“The results are stark. According to Forbes, those 25 people saw their worth rise a collective $401 billion from 2014 to 2018. They paid a total of $13.6 billion in federal income taxes in those five years, the IRS data shows. That’s a staggering sum, but it amounts to a true tax rate of only 3.4%.” The truly wealthy use asset inflation to fund their lifestyle, while officially having no income to tax.
“Consider Bezos’ 2007, one of the years he paid zero in federal income taxes. Amazon’s stock more than doubled. Bezos’ fortune leapt $3.8 billion, according to Forbes, whose wealth estimates are widely cited. How did a person enjoying that sort of wealth explosion end up paying no income tax?
“In that year, Bezos, who filed his taxes jointly with his then-wife, MacKenzie Scott, reported a paltry (for him) $46 million in income, largely from interest and dividend payments on outside investments. He was able to offset every penny he earned with losses from side investments and various deductions, like interest expenses on debts and the vague catchall category of “other expenses.””
“The billionaire couple, in less than a decade, have accumulated more than 269,000 acres of farmland across 18 states, more than the entire acreage of New York City. The farmland was purchased through a constellation of companies that all link back to the couple’s investment group, Cascade Investments, based in Kirkland, Washington.”

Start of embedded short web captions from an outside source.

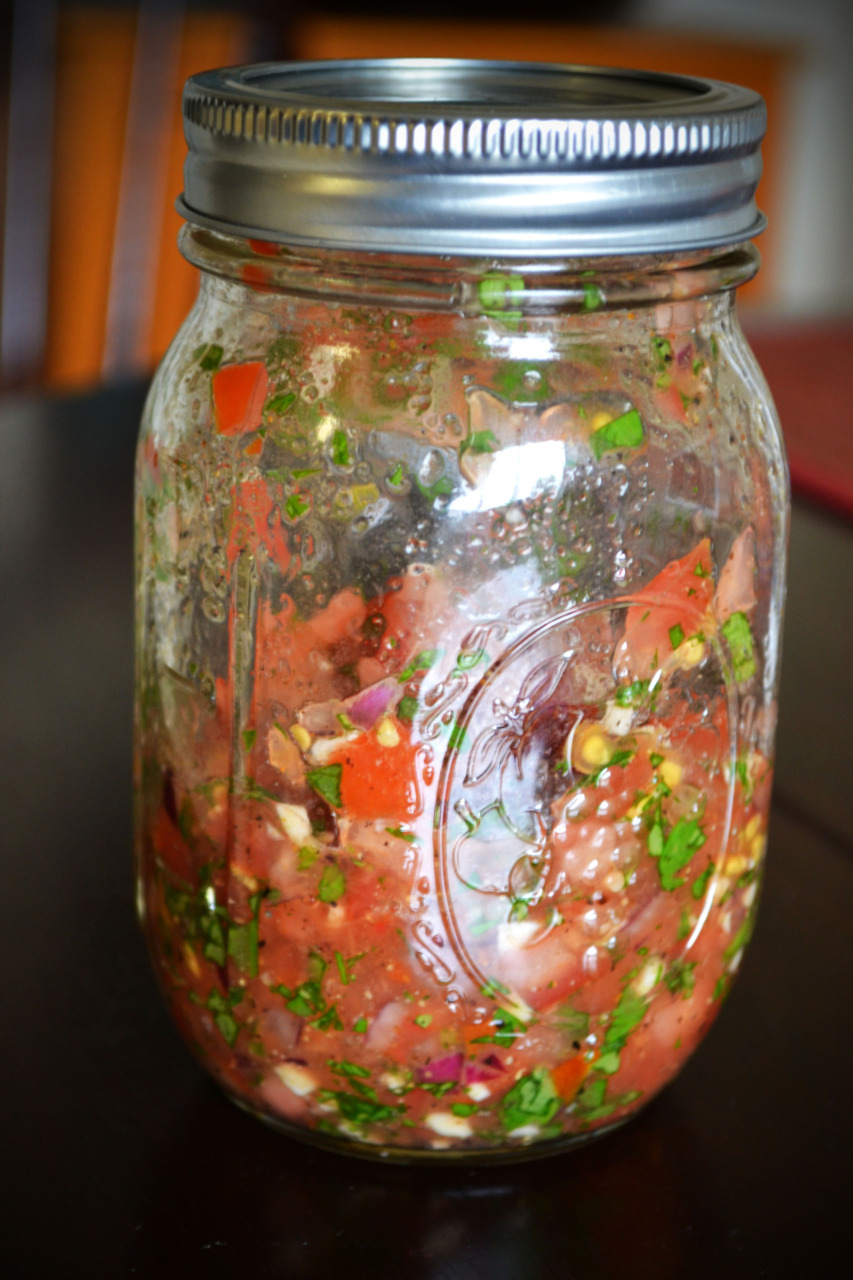 salsa-in-a-jar-2.jpg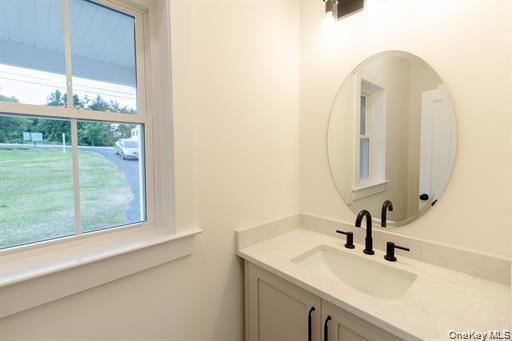 750 Ridgebury Road Property Photo 22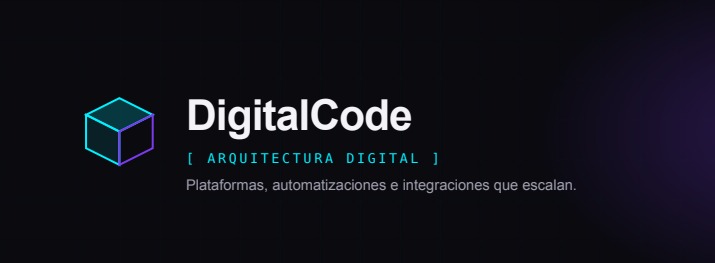 Refacciones y repuestos para celulares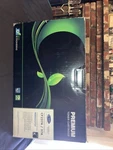 MSE02213714 Brand Remanufactured Toner Cartridge For Hp CF237A Black New. Price: $90.00.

Bill Gates is the biggest farmland landowner in America, apparently.
“70,000 acres in north Louisiana, where their farmland grows soybeans, corn, cotton and rice, to 20,000 acres in Nebraska, where farmers grow soybeans. They bought and later sold an additional 6,000 acres in Georgia, NBC News found. In Washington, the Gateses own more than 14,000 acres of farmland that includes potato fields so massive that they are visible from space and some of which are processed into french fries for McDonald’s. And in Florida, farmers grow carrots on their property. These land holdings are separate from their previous investments in companies that support large-scale farming like Monsanto and the tractor manufacturer John Deere.”